Eventually in the case, Whitacre admitted to stealing money from the company, and wound up serving more jail time than those he helped convict.

“The greatest intoxicant in the business world?” Herndon asked the audience. “It’s not alcohol. It’s money.”

He encouraged the future business leaders in the audience to have the courage to speak up to their bosses engaging in unethical conduct, saying that action alone would help alleviate crimes hatched in board rooms across America.

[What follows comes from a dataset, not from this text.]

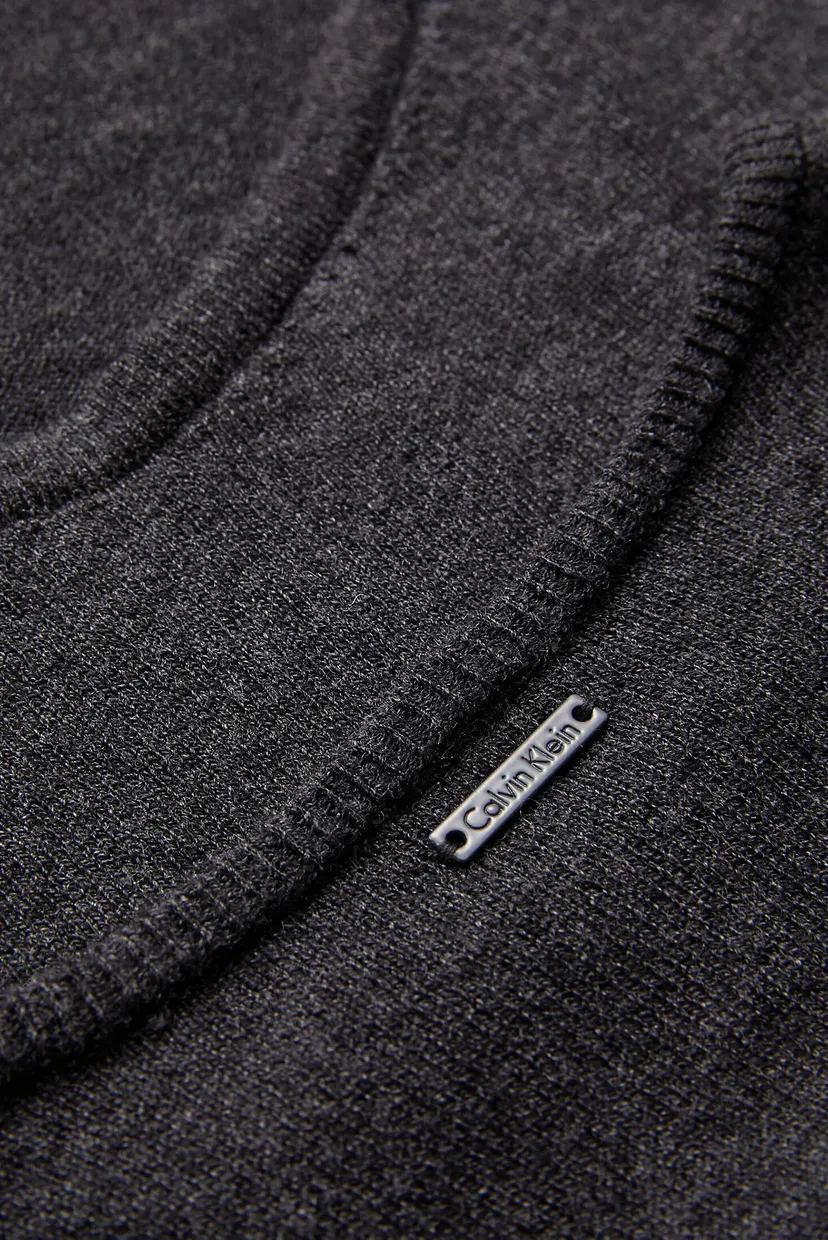 Футболка L S CREW NECK 11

“It is never the wrong time to do the right thing,” Herndon said.

He sprinkled his speech with clips from the movie and from actual footage taken from the crimes, showing some of the humorous moments of the investigation.

He showed a picture of the small, round, green lamp that hid the FBI’s video camera while they were filming the price-fixing conspirators.

They only had one lamp, Herndon said.

“This lamp followed those guys around for two and a half years,” he said.

He showed clips from the movie that showed how the amount of money Whitacre took from the company kept increasing over time, depending on whom he was talking to — all the way up to $9.5 million.

“If you never told the first lie, you’d never have to tell the second lie or the third lie,” Herndon remembered telling Whitacre, adding that the advice applied to everyday life, as well.

He encouraged the students to adjust their attitudes and to keep a positive outlook on life, and to be ready to accept change if necessary.

“The more you change the way you look at things, the more things begin to change,” he said, repeating a technique used in FBI investigations.